### Listing ###

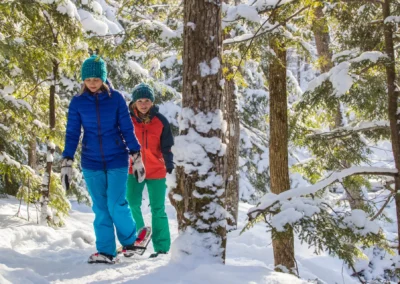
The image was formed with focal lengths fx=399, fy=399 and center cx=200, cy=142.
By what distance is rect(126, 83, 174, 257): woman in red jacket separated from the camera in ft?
15.9

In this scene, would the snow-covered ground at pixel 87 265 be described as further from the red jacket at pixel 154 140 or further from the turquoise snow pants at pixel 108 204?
the red jacket at pixel 154 140

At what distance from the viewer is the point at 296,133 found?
21.9 feet

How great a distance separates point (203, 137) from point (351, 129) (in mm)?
3717

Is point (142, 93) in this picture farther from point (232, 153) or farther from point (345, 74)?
point (232, 153)

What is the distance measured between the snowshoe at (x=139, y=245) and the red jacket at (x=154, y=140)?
26.4 inches

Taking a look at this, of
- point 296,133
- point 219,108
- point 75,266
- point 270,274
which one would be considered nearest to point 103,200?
point 75,266

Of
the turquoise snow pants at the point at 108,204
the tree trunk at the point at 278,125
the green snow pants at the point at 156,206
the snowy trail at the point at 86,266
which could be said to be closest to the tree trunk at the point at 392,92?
the tree trunk at the point at 278,125

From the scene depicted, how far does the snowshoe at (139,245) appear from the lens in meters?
4.40

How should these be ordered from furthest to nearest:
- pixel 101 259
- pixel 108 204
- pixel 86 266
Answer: pixel 108 204, pixel 101 259, pixel 86 266

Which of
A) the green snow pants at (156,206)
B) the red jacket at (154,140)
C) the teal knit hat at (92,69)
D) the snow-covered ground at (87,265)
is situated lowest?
the snow-covered ground at (87,265)

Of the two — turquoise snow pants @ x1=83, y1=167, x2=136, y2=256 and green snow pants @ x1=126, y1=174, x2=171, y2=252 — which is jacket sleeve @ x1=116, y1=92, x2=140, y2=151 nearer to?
turquoise snow pants @ x1=83, y1=167, x2=136, y2=256

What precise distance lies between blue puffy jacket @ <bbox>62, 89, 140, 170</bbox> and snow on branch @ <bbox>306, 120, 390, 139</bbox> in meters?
3.72

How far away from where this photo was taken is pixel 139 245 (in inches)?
178

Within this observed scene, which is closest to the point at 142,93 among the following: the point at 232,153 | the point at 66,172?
the point at 66,172
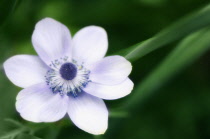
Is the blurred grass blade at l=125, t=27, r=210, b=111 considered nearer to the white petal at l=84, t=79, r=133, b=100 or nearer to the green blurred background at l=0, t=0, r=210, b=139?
the green blurred background at l=0, t=0, r=210, b=139

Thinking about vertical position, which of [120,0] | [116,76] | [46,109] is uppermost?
[120,0]

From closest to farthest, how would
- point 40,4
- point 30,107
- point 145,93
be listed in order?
1. point 30,107
2. point 145,93
3. point 40,4

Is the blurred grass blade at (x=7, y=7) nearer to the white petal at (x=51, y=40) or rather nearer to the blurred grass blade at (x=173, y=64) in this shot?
the white petal at (x=51, y=40)

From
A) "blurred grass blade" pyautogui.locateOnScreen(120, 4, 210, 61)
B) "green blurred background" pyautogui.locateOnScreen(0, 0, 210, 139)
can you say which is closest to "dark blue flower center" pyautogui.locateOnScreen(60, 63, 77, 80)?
"blurred grass blade" pyautogui.locateOnScreen(120, 4, 210, 61)

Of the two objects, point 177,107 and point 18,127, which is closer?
point 18,127

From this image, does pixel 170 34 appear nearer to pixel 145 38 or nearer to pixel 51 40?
pixel 51 40

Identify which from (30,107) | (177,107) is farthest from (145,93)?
(30,107)

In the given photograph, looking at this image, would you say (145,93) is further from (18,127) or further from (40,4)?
(40,4)

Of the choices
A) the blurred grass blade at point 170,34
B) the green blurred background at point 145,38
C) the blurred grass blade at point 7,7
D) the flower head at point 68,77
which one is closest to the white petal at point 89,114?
the flower head at point 68,77

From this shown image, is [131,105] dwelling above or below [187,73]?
below
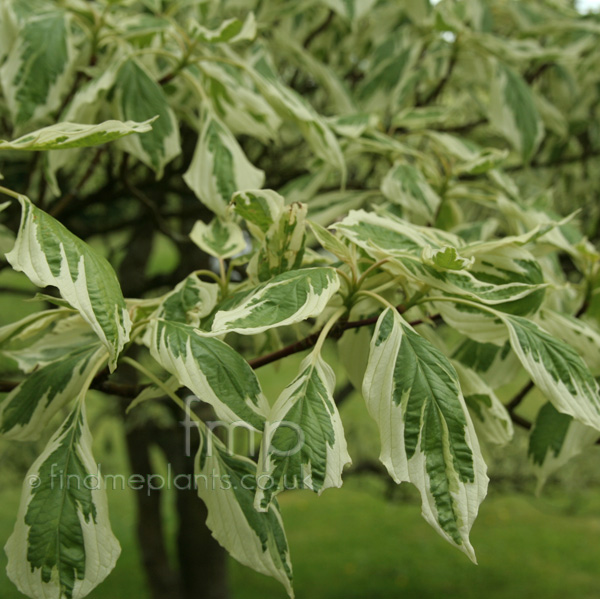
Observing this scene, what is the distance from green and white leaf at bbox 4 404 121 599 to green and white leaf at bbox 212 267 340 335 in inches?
9.1

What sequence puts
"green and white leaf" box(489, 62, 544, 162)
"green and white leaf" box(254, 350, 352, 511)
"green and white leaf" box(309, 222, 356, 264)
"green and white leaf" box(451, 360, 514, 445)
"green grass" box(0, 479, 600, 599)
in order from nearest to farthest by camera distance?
1. "green and white leaf" box(254, 350, 352, 511)
2. "green and white leaf" box(309, 222, 356, 264)
3. "green and white leaf" box(451, 360, 514, 445)
4. "green and white leaf" box(489, 62, 544, 162)
5. "green grass" box(0, 479, 600, 599)

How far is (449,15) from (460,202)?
1.30ft

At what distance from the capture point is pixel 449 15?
135cm

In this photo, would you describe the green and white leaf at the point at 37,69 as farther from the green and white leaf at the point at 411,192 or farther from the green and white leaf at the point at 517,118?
the green and white leaf at the point at 517,118

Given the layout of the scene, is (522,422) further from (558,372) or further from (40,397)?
(40,397)

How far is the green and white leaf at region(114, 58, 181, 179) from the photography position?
100 centimetres

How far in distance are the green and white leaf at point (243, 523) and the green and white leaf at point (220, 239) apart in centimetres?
28

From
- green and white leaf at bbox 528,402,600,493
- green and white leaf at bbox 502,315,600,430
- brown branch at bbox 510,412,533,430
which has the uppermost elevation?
green and white leaf at bbox 502,315,600,430

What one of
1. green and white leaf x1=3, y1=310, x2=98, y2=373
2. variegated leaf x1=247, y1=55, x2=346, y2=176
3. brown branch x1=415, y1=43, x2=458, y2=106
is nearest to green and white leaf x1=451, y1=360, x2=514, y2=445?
variegated leaf x1=247, y1=55, x2=346, y2=176

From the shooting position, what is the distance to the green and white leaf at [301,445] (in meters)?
0.60

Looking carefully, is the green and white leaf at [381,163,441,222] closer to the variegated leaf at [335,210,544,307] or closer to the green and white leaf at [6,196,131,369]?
the variegated leaf at [335,210,544,307]

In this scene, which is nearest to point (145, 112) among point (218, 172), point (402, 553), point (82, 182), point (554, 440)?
point (218, 172)

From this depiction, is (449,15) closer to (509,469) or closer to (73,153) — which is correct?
(73,153)

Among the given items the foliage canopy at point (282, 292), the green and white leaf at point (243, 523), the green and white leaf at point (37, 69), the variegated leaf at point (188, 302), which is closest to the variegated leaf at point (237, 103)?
the foliage canopy at point (282, 292)
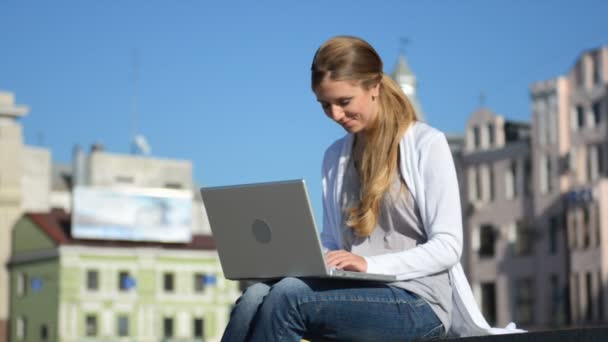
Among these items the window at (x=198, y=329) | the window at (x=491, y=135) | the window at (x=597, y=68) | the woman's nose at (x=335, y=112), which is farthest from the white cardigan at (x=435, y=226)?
the window at (x=198, y=329)

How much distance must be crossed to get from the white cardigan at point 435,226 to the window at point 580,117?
160 ft

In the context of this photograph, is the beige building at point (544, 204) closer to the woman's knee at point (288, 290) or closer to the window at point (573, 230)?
the window at point (573, 230)

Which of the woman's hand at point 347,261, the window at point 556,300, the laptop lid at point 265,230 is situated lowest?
the woman's hand at point 347,261

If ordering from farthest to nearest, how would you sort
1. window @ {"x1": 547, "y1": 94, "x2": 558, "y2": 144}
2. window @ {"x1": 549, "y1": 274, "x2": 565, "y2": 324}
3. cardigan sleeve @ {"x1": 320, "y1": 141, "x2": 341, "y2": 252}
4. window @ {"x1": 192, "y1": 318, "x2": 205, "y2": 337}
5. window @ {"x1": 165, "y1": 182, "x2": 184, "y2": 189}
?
window @ {"x1": 165, "y1": 182, "x2": 184, "y2": 189}, window @ {"x1": 192, "y1": 318, "x2": 205, "y2": 337}, window @ {"x1": 547, "y1": 94, "x2": 558, "y2": 144}, window @ {"x1": 549, "y1": 274, "x2": 565, "y2": 324}, cardigan sleeve @ {"x1": 320, "y1": 141, "x2": 341, "y2": 252}

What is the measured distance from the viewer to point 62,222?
242 feet

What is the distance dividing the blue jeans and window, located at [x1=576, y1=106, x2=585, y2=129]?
Answer: 1937 inches

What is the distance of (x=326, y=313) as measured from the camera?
5004 millimetres

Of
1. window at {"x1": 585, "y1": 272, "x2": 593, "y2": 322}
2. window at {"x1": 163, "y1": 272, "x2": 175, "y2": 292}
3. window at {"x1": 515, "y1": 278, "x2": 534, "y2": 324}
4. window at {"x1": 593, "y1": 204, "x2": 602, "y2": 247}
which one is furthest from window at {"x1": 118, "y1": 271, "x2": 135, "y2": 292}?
window at {"x1": 593, "y1": 204, "x2": 602, "y2": 247}

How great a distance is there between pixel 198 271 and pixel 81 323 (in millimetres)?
7408

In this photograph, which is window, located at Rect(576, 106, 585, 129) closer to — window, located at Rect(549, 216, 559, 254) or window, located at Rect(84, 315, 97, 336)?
window, located at Rect(549, 216, 559, 254)

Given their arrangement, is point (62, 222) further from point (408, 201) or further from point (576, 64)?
point (408, 201)

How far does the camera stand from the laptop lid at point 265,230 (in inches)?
196

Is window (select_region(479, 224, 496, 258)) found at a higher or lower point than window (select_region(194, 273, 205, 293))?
higher

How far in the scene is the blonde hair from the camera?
5.27 m
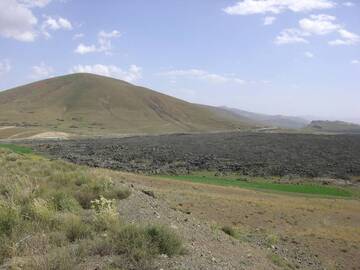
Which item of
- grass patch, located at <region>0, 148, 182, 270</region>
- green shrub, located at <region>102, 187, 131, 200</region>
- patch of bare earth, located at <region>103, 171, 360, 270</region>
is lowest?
patch of bare earth, located at <region>103, 171, 360, 270</region>

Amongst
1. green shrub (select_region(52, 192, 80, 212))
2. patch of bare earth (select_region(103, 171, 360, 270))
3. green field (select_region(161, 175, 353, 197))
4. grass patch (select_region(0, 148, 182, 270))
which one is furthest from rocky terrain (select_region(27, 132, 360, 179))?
grass patch (select_region(0, 148, 182, 270))

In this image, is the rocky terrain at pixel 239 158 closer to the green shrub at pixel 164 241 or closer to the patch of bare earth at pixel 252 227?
the patch of bare earth at pixel 252 227

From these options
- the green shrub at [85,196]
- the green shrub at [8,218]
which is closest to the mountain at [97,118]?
the green shrub at [85,196]

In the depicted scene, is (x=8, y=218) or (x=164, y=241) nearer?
(x=164, y=241)

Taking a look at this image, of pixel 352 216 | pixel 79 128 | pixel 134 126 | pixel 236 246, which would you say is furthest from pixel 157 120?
pixel 236 246

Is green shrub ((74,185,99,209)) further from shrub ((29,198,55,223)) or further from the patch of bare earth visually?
shrub ((29,198,55,223))

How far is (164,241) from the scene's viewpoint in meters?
9.54

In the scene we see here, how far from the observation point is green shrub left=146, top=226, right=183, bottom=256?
942 centimetres

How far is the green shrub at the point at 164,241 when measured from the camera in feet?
30.9

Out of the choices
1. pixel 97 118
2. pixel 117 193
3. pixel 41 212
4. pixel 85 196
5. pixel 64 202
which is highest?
pixel 97 118

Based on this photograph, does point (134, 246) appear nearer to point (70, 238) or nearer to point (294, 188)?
point (70, 238)

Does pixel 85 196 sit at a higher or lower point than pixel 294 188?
higher

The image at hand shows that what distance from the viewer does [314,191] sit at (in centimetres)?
4147

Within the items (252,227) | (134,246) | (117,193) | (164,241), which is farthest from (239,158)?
(134,246)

###

■ Stated exercise
Reproduce only the lines from the line containing "How far is (164,241)" to the last line of the material above, both of those lines included.

■ Response to this exercise
How far is (164,241) from the scene's viewpoint in meters?
9.54

In the scene we see here, how far from the observation point is green shrub left=146, top=226, right=183, bottom=256?
942 centimetres

How far is the green shrub at the point at 164,241 when measured from the camera in feet?
30.9

Out of the choices
1. pixel 97 118
2. pixel 117 193
3. pixel 41 212
4. pixel 85 196
5. pixel 64 202
which is highest?
pixel 97 118

Based on this photograph, does point (134, 246) appear nearer to point (70, 238) or nearer to point (294, 188)?
point (70, 238)

Does pixel 85 196 sit at a higher or lower point than pixel 294 188?
higher

The image at hand shows that what distance from the viewer does [314,191] sit at (in centimetres)?
4147

Within the items (252,227) | (134,246) | (117,193) | (164,241), which is farthest from (239,158)?
(134,246)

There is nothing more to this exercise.